### THE REQUEST
Update the data starting at the line that contains "How far is pixel" and ending at the end of the data, replacing "dark wet rock" with "slick black stone" and leaving everything else unchanged. Return only those lines.

---- DATA LINES

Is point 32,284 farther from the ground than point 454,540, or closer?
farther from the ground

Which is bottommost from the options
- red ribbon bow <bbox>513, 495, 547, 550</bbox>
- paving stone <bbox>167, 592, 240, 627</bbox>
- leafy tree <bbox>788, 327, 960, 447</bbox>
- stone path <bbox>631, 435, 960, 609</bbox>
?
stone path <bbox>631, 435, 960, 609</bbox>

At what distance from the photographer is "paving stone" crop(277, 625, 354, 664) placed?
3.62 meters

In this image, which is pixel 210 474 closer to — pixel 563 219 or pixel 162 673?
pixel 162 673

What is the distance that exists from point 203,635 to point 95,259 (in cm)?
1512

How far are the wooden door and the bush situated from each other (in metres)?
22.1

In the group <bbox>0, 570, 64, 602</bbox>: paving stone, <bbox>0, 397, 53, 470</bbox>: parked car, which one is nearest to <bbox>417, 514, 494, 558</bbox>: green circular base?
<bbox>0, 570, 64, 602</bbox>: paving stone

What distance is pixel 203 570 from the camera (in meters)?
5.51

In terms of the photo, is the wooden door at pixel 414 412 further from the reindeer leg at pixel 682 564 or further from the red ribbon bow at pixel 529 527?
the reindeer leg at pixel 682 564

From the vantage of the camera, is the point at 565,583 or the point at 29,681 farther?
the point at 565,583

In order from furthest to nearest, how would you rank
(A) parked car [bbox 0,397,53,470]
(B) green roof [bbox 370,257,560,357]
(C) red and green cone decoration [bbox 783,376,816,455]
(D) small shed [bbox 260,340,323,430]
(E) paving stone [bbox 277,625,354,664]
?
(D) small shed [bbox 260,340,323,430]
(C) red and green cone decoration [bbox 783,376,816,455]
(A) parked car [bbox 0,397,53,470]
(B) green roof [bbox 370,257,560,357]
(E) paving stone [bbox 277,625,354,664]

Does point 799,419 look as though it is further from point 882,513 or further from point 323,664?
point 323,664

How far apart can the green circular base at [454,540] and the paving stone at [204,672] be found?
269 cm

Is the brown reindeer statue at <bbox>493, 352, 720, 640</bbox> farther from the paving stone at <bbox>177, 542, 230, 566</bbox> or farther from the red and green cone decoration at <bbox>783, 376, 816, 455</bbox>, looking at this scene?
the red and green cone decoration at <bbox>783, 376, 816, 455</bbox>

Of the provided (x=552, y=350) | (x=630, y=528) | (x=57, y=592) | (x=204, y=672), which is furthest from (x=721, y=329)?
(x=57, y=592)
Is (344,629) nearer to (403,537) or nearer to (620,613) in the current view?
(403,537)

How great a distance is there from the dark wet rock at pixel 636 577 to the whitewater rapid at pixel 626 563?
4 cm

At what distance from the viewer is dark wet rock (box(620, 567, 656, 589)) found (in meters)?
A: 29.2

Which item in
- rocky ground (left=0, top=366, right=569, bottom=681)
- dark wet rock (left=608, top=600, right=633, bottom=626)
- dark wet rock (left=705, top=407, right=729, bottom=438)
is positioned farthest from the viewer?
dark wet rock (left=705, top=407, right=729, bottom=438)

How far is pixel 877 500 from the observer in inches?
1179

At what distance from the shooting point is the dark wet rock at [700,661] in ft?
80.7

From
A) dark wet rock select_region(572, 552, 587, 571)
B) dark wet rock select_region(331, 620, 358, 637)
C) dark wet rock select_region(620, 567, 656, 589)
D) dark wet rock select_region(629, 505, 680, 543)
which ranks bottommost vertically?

--------

### IN RESPONSE
How far is pixel 877 500 from the observer in inches?
1179

At what distance from the shooting point is the slick black stone at [700,661] in ft?
80.7

From
A) slick black stone select_region(572, 552, 587, 571)
B) slick black stone select_region(331, 620, 358, 637)
C) slick black stone select_region(620, 567, 656, 589)
D) slick black stone select_region(629, 505, 680, 543)
which ranks bottommost vertically?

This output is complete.